Elixir
Switch branches/tags
Nothing to show
Clone or download

README.md

Breaker

Hex.pm Build Status Coverage Status Inline docs Ebert

A Circuit Breaker in Elixir for making async HTTP(S) requests to external resources. Uses HTTPotion to make requests.

The following README documentation is for the master branch. Maybe you're looking for the 1.0.0 docs?

Installation

Add this project as a dependency in your mix.exs file:

defp deps do
  [
    {:breaker, "~> 1.0.0"}
  ]
end

And then run:

$ mix deps.get

Simple Usage

To create a circuit breaker for an external resource, do something like the following:

{:ok, user_service} = Breaker.start_link([url: "http://example.com/users/"])

Then, you can use it and Breaker to make HTTP calls:

GET example

You can make a request for some data you know you'll need later:

# Makes a GET request to "http://example.com/users/42"
user_request = Breaker.get(user_service, "/42")

# do some other things, then later, when you need it

user = Task.await(user_request)

POST example

Say you need to create a new user and ensure the response from the other service was good.

body = build_new_user_body(new_user)
request = Breaker.post(user_service, "/", [body: body])

# do some other things,

# then ensure you got a good response from your request,
# otherwise put it in Redis or something for later
response = Task.await(request)
cond do
  Breaker.error?(response) ->
    # put this request in Redis for later
  # other possible responses, like 403 or 422
  response.status_code == 200 ->
    # yay, continue
end

Other HTTP Methods

Breaker has a function for each of the HTTP methods: GET, POST, PUT, PATCH, HEAD, DELETE, and OPTIONS.

They follow the same easy convention as HTTPotion: Breaker.get/3, Breaker.put/3, etc.

Naming your Breaker

Breaker.start_link can accept an extra parameter and will pass it directly to GenServer as a name to register the process.

Breaker.start_link([url: "http://example.com/users/"], :user_service)
# Now you can just use the registered name
user_request = Breaker.get(:user_service, "/42")

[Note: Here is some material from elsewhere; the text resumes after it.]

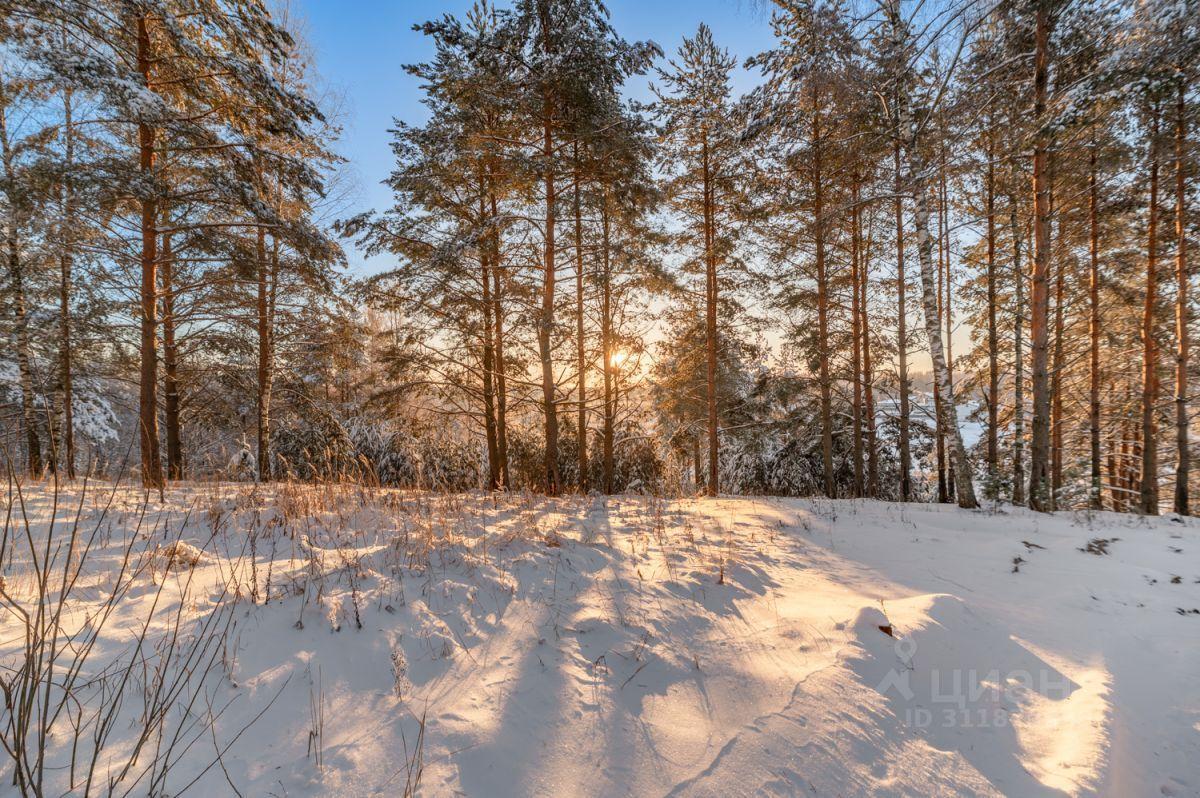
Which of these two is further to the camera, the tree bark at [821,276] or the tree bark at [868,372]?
the tree bark at [868,372]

This makes it easier to use application-wide breakers and supervision trees.

Other Helpful Functions

  • Breaker.open?/1 takes a breaker and returns a boolean, asking if it is open (won't allow network flow)
  • Breaker.error?/1 takes a response and returns a boolean, asking if the response was some sort of error (Status Code of 500, timeout, Breaker.OpenCircuitError)
  • Breaker.trip/1 sets the breaker's status to open, disallowing network flow.
  • Breaker.reset/1 sets the breaker's status to closed, allowing network flow.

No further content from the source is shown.